• [AVAILABLE DATA]
******************************

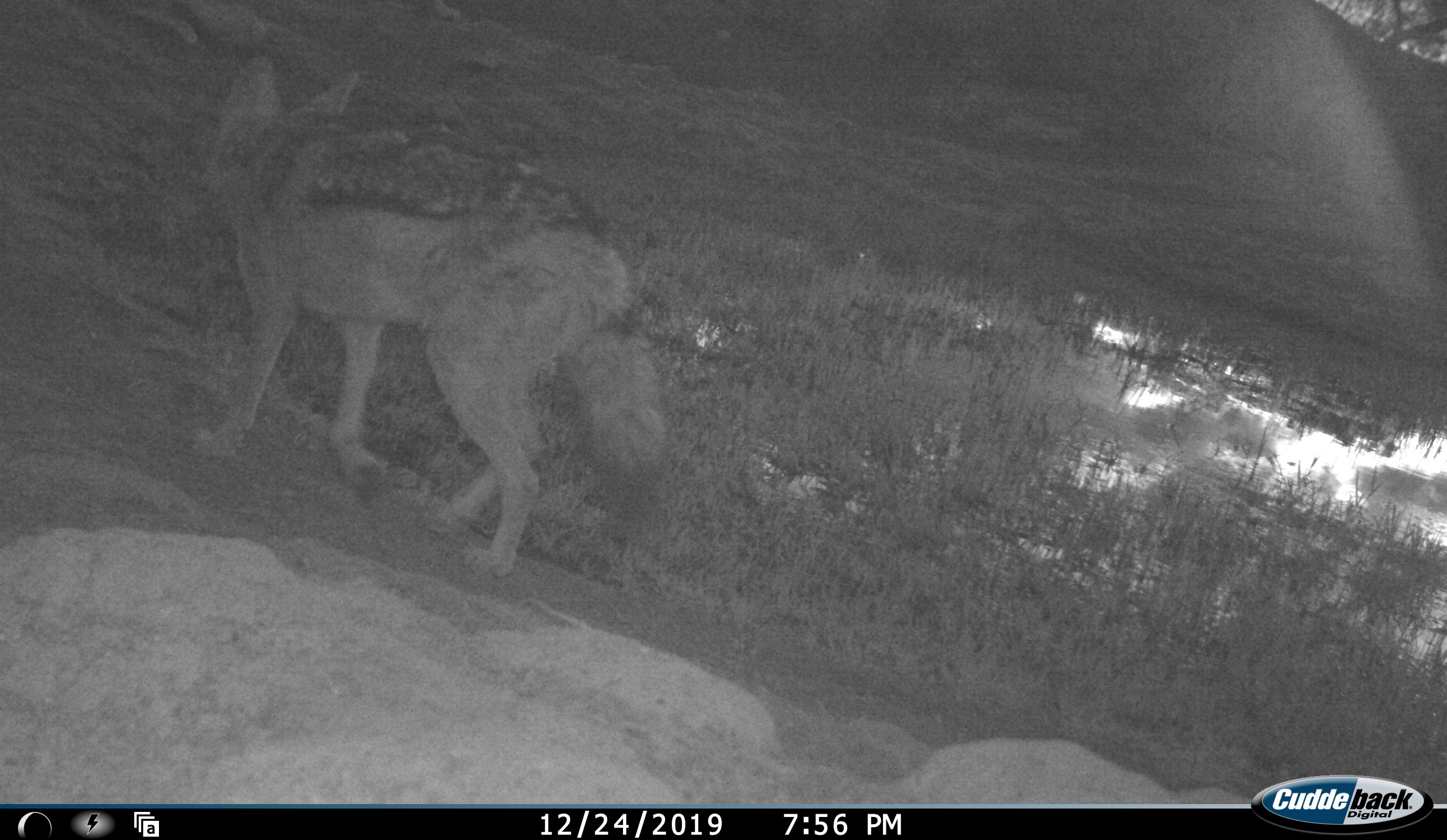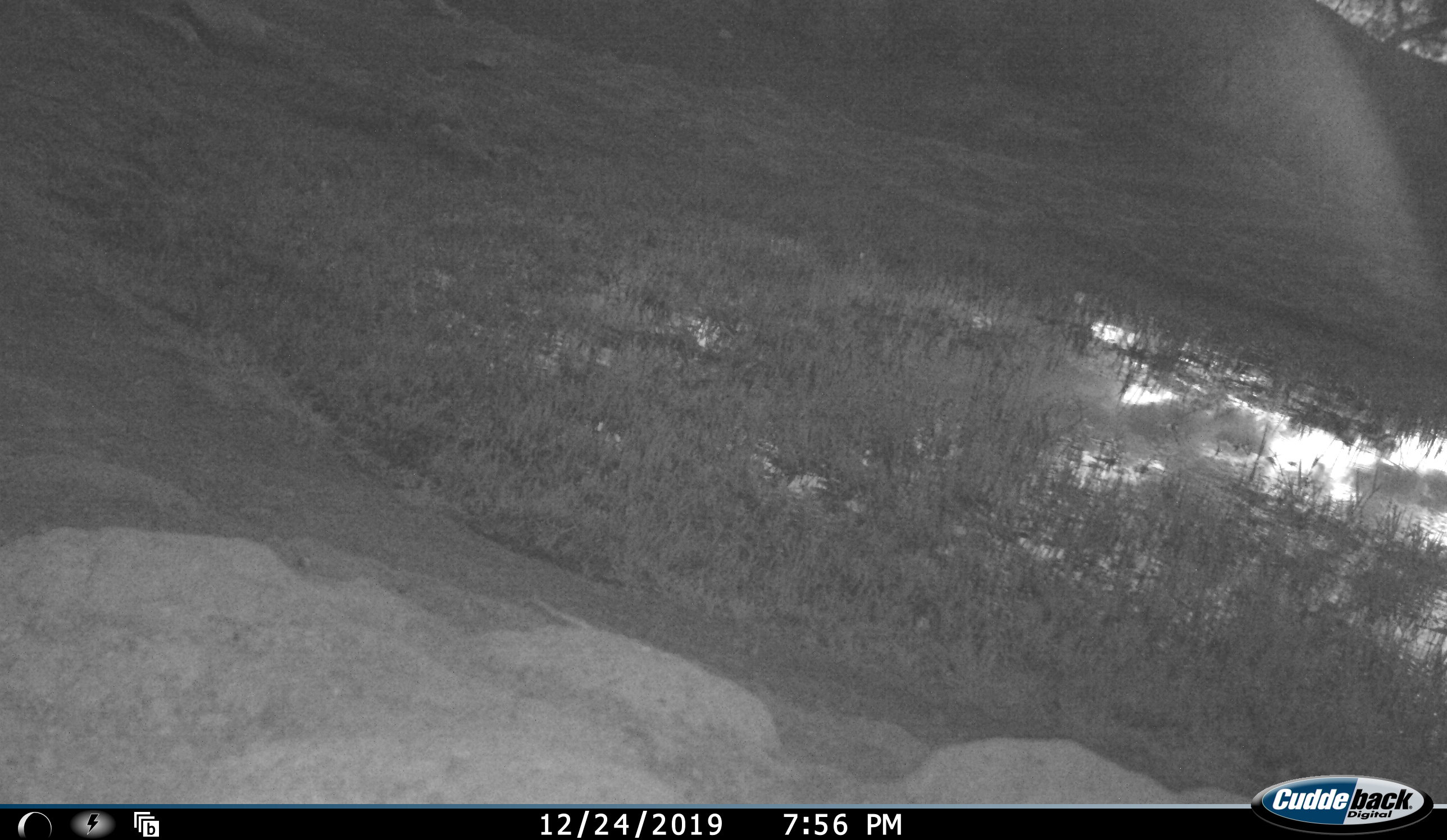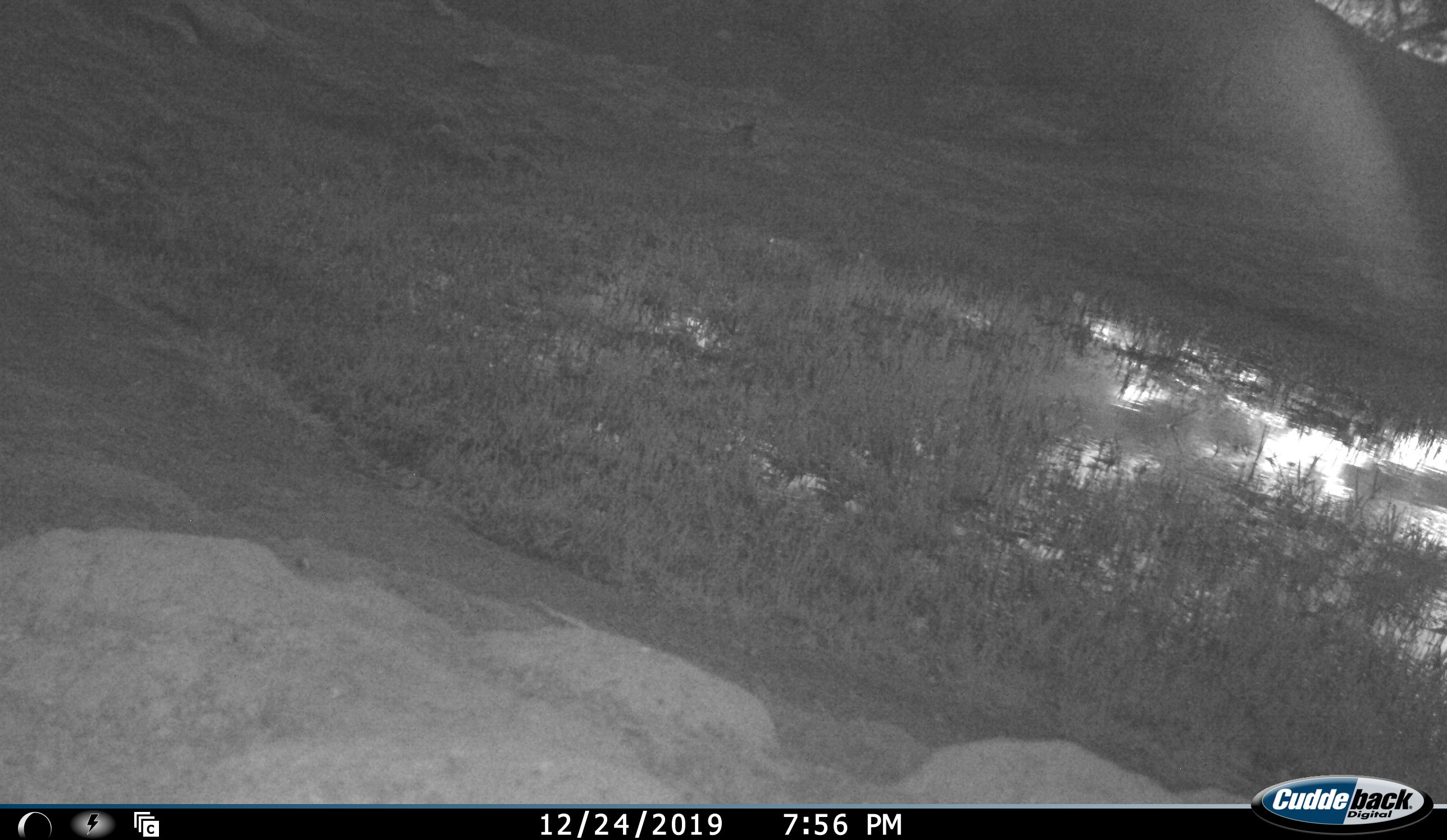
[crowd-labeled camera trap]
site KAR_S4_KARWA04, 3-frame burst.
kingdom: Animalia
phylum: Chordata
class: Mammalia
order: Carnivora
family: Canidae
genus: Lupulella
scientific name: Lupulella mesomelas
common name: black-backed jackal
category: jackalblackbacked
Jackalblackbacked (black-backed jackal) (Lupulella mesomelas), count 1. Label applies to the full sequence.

******************************

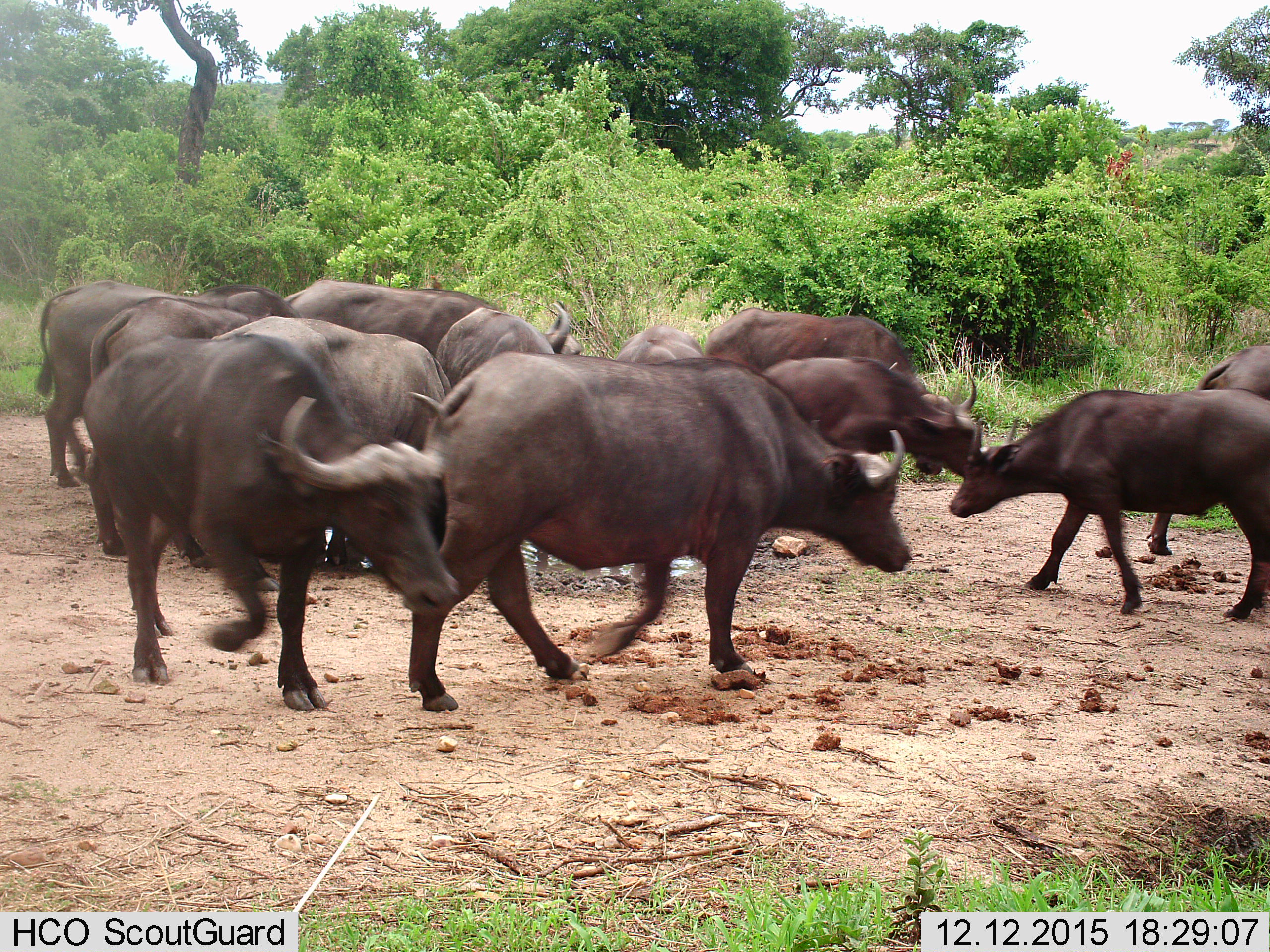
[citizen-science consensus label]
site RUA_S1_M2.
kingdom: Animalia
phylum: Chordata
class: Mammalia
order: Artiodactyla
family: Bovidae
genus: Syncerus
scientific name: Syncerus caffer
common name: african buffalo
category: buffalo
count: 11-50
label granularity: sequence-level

******************************

• [WHAT TO PRODUCE]
Could you restate, word for word, the lines above from the one with "site KAR_S4_KARWA04, 3-frame burst." to the one with "common name: black-backed jackal", both included?

• [TASK ANSWER]
site KAR_S4_KARWA04, 3-frame burst.
kingdom: Animalia
phylum: Chordata
class: Mammalia
order: Carnivora
family: Canidae
genus: Lupulella
scientific name: Lupulella mesomelas
common name: black-backed jackal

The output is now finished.